◆ **READING TEXT**:
Videos going viral of Venezuelan President Nicolas Maduro feasting on a steak prepared by celebrity chef "Salt Bae" at a time many in his crisis-wracked nation are going hungry is drawing fury from opponents.
Maduro visited the famed Nusr-Et steakhouse in Istanbul when he stopped over briefly in Turkey on the way home from a trip to China to raise badly needed investment.
In the videos, he can be seen puffing on a cigar from a personalized box while he and first lady Cilia Flores watch owner Nusret Gokce, clad in dark aviator glasses and a bicep-busting T-shirt, rhythmically sway his hips while cutting into a juicy steak with a long knife.
Gokce, a worldwide restaurateur better known by his nickname Salt Bae, posted the videos on his Instagram account seen by some 16 million followers alongside photos of him serving clients like Argentine soccer legend Diego Maradona and posing as Don Corleone from the "Godfather" movies.

◆ **EXERCISE GOAL**: Reproduce the news passage on Maduro's steak dinner starting at "Maduro visited the" and ending at "badly needed investment.", with "Istanbul" changed to "Ankara".

◆ **DATA SECTION**:
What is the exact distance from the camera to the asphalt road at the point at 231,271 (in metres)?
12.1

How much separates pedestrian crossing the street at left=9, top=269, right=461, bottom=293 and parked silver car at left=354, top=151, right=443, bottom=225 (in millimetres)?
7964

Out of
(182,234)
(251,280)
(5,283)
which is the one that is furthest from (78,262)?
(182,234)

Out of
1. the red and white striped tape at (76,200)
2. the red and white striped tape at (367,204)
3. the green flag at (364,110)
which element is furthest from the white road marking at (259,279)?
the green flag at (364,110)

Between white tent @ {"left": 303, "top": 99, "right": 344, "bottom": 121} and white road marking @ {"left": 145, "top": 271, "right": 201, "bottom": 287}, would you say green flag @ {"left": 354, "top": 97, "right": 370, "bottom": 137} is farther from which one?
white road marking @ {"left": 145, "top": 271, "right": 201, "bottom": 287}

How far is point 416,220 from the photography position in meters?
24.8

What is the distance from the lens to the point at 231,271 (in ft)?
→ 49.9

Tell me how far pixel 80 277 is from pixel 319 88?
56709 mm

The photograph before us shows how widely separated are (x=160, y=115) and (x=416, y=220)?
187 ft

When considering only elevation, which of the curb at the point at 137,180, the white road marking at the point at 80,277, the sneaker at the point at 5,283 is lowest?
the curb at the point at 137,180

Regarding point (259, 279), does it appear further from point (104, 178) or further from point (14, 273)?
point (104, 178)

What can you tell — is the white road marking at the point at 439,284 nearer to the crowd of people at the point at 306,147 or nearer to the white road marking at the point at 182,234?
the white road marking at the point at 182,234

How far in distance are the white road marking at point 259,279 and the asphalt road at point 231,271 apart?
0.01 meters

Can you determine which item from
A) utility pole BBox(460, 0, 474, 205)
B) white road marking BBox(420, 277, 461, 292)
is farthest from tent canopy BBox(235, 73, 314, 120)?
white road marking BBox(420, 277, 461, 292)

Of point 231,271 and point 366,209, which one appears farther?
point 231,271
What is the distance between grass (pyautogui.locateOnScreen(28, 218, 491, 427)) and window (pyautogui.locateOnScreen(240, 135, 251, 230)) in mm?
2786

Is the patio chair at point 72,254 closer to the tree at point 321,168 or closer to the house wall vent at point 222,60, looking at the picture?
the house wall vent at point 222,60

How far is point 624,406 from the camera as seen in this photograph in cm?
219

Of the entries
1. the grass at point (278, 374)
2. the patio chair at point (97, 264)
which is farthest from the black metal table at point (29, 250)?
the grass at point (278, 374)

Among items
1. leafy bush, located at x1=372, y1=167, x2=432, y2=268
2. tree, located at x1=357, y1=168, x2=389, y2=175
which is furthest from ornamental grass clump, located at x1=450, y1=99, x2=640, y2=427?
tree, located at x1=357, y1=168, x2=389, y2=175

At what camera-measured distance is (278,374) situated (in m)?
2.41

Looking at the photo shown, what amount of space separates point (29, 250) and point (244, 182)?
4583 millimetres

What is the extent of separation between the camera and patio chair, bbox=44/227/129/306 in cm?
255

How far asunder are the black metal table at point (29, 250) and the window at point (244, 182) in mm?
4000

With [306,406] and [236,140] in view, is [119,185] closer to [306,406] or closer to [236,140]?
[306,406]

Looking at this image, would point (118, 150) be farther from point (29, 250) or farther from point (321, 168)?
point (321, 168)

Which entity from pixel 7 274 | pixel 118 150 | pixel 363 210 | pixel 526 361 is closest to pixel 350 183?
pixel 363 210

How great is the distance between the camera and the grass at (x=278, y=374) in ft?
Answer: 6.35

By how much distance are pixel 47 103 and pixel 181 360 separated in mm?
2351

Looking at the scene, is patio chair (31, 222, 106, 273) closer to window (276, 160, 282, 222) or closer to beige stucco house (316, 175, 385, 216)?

---

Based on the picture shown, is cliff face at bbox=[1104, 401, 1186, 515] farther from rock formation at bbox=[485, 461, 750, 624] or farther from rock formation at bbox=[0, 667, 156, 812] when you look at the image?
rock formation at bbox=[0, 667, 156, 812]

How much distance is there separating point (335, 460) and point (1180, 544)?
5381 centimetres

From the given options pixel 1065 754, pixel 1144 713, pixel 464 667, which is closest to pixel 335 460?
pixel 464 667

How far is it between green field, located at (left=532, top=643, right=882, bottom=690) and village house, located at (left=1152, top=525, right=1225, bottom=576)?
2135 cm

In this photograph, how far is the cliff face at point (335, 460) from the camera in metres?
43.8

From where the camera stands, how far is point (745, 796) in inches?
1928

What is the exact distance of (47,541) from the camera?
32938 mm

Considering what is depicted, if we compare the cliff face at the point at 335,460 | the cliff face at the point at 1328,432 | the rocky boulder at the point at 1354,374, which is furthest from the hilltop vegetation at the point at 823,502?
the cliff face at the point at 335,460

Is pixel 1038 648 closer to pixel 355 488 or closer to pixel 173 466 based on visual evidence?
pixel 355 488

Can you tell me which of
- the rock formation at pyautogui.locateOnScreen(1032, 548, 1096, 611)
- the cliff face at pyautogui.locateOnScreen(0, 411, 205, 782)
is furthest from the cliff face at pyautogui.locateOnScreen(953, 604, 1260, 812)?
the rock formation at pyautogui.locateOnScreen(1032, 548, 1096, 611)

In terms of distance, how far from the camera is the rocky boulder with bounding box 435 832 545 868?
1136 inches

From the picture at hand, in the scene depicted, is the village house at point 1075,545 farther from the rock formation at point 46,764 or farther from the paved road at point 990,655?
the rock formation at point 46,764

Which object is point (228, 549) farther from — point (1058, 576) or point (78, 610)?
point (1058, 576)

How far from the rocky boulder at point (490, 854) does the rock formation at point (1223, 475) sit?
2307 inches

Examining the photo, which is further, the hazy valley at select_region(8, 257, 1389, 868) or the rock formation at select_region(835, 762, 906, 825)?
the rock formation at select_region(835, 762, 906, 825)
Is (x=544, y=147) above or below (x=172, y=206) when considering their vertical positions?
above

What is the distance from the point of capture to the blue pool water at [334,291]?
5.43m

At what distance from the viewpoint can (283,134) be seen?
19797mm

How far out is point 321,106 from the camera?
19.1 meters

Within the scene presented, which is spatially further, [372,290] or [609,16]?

◆ **EXERCISE ANSWER**:
Maduro visited the famed Nusr-Et steakhouse in Ankara when he stopped over briefly in Turkey on the way home from a trip to China to raise badly needed investment.